Alaska Native Corporations' contracting status under fire again

Four ANCs have been among the top 100 recipients of contract awards, and in 2009 six companies made Washington Technology's Top 100 List of IT contractors.

Sen. Claire McCaskill will work again this year to end Alaska Native Corporations’ special contracting status.

The Missouri Democrat introduced S. 236 on Jan. 31, which would eliminate the preferences and special rules under the Small Business Administration’s 8(a) Business Development program for ANCs, which are partially owned by tribal people in Alaska.

She proposed the legislation in November at the end of that Congress, as did Rep. Bennie Thompson (D-Miss.), who was chairman of the House Homeland Security Committee at the time.

McCaskill, chairwoman of the Homeland Security and Governmental Affair’s Contracting Oversight Subcommittee, held a hearing in 2009 that delved into the ANC issue and questioned whether the ANCs should get the special small-business set-aside category.

Under the current rules, agencies can limit competition for a contract to only ANCs, and even award a sole-source contract to an ANC. In addition, the companies do not have to be certified small businesses to get the contracts, even though the special rules fall under a small business development program.
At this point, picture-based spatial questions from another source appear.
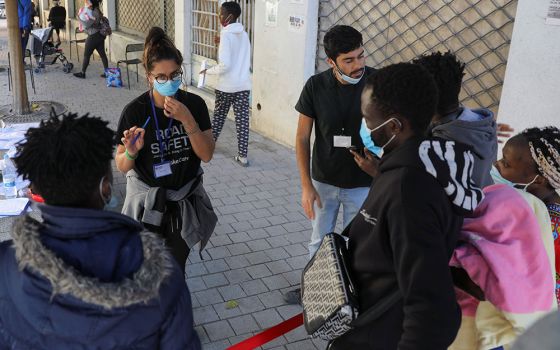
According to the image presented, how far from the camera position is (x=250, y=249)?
185 inches

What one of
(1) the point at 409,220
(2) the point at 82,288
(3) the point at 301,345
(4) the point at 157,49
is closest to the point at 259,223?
(3) the point at 301,345

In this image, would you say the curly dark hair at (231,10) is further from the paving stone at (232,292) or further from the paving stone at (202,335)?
the paving stone at (202,335)

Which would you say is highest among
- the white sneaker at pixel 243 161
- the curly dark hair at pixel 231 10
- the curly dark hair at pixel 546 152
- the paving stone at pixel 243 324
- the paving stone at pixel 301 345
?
the curly dark hair at pixel 231 10

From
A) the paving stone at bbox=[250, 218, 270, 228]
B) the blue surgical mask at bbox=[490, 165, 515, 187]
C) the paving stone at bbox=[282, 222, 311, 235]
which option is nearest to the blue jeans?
the blue surgical mask at bbox=[490, 165, 515, 187]

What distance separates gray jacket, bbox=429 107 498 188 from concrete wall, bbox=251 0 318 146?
15.5ft

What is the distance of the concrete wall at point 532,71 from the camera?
Answer: 4.27 m

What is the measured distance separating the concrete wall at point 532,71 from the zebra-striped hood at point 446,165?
→ 2.91 meters

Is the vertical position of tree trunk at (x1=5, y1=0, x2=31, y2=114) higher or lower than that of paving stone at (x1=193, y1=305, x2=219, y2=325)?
higher

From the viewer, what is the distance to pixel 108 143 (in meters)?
1.71

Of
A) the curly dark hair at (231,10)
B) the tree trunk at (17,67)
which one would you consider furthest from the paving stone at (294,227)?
the tree trunk at (17,67)

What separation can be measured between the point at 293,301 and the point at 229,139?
4256mm

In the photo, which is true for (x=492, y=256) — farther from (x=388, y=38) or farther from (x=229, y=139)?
(x=229, y=139)

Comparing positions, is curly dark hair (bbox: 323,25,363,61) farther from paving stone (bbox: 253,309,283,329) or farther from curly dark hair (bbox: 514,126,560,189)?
paving stone (bbox: 253,309,283,329)

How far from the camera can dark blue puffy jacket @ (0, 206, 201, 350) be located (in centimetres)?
149
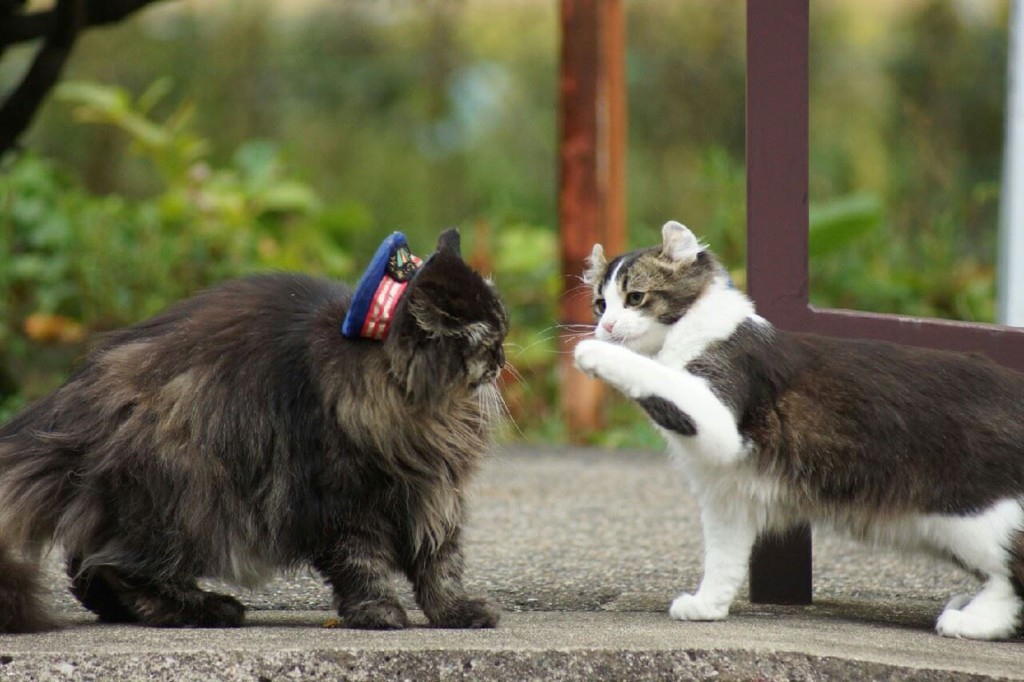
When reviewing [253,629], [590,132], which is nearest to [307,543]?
[253,629]

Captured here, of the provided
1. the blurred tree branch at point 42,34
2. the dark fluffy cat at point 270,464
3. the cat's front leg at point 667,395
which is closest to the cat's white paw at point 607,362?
the cat's front leg at point 667,395

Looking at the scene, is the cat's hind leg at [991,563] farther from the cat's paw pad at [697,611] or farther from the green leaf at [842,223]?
the green leaf at [842,223]

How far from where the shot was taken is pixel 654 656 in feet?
8.35

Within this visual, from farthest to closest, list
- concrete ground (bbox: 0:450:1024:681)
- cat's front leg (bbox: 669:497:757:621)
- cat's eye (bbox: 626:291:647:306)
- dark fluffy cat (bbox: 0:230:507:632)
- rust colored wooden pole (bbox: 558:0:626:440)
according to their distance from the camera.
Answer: rust colored wooden pole (bbox: 558:0:626:440) → cat's eye (bbox: 626:291:647:306) → cat's front leg (bbox: 669:497:757:621) → dark fluffy cat (bbox: 0:230:507:632) → concrete ground (bbox: 0:450:1024:681)

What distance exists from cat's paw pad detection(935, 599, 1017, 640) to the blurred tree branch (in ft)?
11.9

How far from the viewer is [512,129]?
9781mm

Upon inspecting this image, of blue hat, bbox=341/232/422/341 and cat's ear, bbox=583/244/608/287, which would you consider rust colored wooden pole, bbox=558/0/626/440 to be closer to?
cat's ear, bbox=583/244/608/287

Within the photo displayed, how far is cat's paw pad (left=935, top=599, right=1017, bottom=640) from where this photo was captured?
2.87 meters

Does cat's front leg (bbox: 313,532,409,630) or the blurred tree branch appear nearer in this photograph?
cat's front leg (bbox: 313,532,409,630)

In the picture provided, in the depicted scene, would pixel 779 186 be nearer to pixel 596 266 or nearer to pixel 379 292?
pixel 596 266

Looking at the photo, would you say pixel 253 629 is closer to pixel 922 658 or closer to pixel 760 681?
pixel 760 681

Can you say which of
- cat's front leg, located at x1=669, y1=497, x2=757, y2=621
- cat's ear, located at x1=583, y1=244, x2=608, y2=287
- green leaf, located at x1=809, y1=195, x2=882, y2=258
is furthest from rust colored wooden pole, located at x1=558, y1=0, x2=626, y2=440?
cat's front leg, located at x1=669, y1=497, x2=757, y2=621

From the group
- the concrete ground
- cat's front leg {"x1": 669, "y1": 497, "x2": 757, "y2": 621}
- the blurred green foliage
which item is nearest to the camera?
the concrete ground

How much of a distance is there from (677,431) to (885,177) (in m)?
6.96
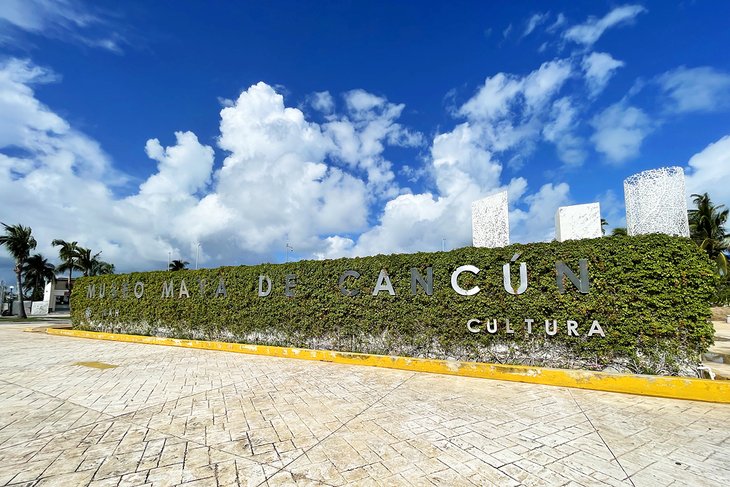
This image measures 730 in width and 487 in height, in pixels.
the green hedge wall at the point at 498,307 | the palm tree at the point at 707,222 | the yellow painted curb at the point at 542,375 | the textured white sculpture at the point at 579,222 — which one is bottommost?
the yellow painted curb at the point at 542,375

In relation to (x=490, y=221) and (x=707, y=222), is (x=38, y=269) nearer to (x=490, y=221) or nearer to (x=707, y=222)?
(x=490, y=221)

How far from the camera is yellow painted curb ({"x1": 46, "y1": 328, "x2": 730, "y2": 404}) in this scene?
517cm

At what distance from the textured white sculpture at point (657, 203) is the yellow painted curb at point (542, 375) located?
2695 millimetres

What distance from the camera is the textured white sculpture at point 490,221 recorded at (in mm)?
7766

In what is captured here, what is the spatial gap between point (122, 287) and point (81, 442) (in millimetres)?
11845

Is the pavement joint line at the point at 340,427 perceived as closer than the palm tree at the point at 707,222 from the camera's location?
Yes

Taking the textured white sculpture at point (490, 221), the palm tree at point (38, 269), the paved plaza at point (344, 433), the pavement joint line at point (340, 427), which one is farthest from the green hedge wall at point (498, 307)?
the palm tree at point (38, 269)

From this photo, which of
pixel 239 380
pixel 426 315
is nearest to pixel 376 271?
pixel 426 315

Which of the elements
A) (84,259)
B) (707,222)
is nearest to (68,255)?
(84,259)

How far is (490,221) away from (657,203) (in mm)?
3036

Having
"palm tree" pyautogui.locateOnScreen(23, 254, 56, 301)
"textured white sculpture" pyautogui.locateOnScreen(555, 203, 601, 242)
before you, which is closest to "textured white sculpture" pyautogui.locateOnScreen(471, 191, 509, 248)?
"textured white sculpture" pyautogui.locateOnScreen(555, 203, 601, 242)

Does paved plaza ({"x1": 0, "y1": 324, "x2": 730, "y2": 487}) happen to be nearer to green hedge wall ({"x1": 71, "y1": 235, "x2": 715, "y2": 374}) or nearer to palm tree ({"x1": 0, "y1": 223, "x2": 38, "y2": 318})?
green hedge wall ({"x1": 71, "y1": 235, "x2": 715, "y2": 374})

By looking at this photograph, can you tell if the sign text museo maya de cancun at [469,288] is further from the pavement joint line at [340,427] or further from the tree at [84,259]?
the tree at [84,259]

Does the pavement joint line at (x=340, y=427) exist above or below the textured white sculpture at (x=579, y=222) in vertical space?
below
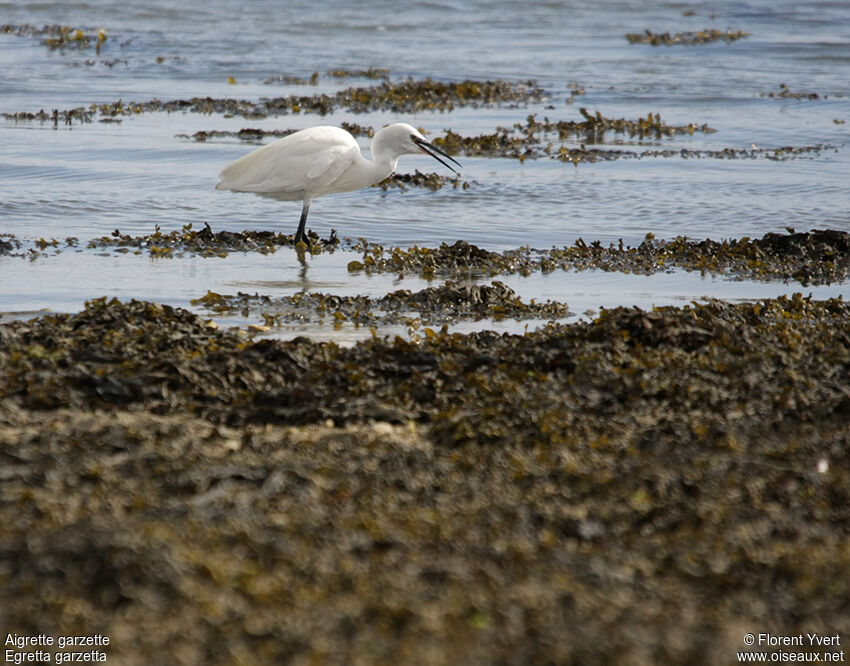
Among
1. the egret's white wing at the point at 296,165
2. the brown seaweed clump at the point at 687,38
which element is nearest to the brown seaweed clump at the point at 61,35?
the brown seaweed clump at the point at 687,38

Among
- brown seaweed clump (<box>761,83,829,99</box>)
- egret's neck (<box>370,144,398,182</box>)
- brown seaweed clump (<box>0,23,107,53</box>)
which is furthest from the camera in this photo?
brown seaweed clump (<box>0,23,107,53</box>)

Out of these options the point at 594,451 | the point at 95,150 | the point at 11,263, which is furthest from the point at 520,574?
the point at 95,150

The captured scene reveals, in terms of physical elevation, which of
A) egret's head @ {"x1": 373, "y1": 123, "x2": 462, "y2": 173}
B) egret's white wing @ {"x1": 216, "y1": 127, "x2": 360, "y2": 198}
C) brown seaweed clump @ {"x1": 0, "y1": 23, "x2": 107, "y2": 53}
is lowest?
egret's white wing @ {"x1": 216, "y1": 127, "x2": 360, "y2": 198}

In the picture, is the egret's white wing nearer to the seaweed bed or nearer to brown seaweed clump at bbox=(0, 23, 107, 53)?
the seaweed bed

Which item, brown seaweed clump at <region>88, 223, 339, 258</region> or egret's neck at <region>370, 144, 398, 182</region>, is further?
egret's neck at <region>370, 144, 398, 182</region>

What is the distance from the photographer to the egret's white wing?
345 inches

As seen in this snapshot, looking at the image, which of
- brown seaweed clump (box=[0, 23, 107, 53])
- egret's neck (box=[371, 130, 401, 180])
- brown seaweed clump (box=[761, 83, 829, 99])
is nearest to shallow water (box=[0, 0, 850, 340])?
brown seaweed clump (box=[761, 83, 829, 99])

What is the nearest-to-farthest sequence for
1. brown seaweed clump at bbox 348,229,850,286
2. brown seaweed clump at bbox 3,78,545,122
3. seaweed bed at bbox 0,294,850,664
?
seaweed bed at bbox 0,294,850,664, brown seaweed clump at bbox 348,229,850,286, brown seaweed clump at bbox 3,78,545,122

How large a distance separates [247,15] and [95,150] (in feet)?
51.4

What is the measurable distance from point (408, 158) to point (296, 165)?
4.33 meters

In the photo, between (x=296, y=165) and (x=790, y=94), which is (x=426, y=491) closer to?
(x=296, y=165)

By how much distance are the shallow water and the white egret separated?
18.5 inches

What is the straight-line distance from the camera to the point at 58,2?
26.2 m

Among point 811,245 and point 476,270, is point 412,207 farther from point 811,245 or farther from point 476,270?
point 811,245
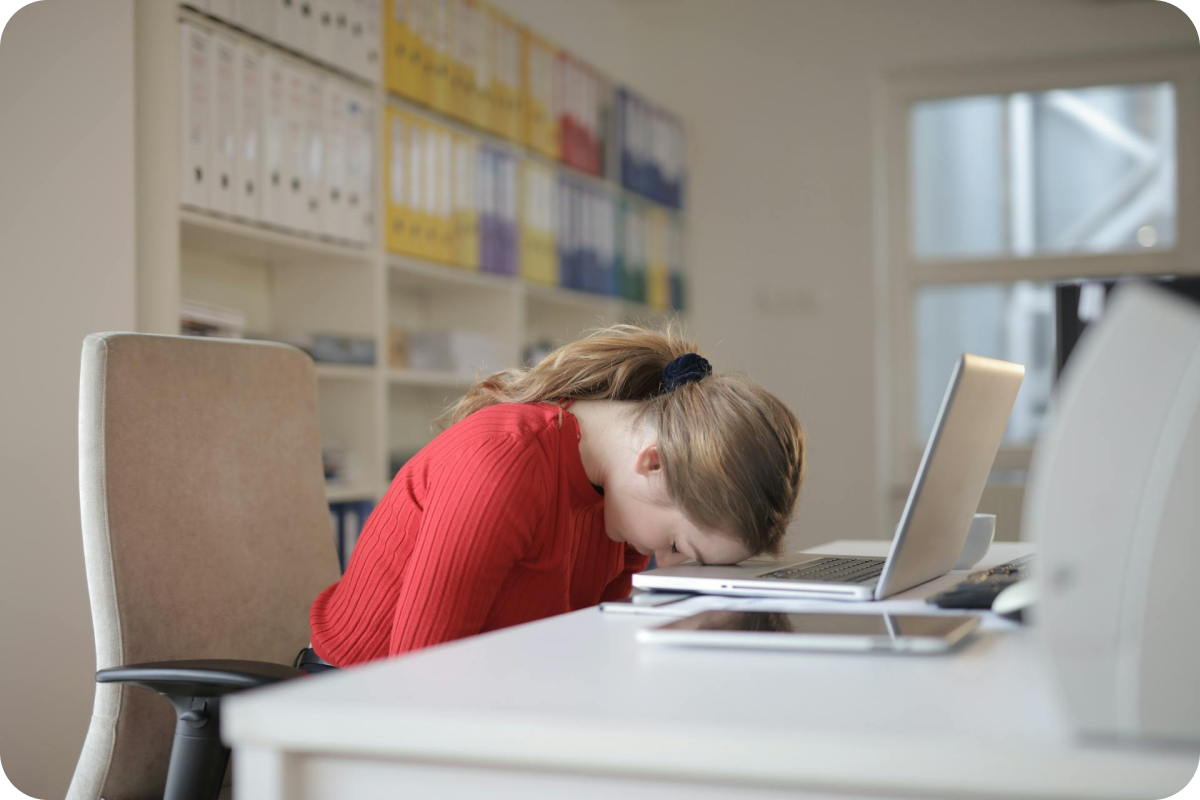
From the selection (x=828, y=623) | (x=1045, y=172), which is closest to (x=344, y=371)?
(x=828, y=623)

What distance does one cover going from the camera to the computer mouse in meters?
0.88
McCaskill's investigative report on ANCs among other things found ANCs’ share of government contracts has grown six times the rate of overall federal spending since 2000.

Also four ANCs were among the top 100 recipients of contract awards, and in 2009 six companies made Washington Technology’s Top 100 list of IT contractors.

The debate over the unique treatment of ANCs heats up both sides of the issue—the Alaskans and other small business owners who are under the more restrictive regulations.

During the 2009 hearing, Sarah Lukin, executive director of the Native American Contractors Association, said 11 large ANCs provided more than $530 million to more than 67,000 shareholders in fiscal 2008 and 2009. The point of ANCs’ status is to help the tribes in the northernmost state, which is economically depressed.

However, business owners say the ANC status is a boondoggle and obstructs other small businesses from opportunities to succeed in the federal marketplace. They don’t have a chance to compete against an ANC or protest an award.

For now though, McCaskill’s bill has gone to the Small Business and Entrepreneurship Committee for further consideration.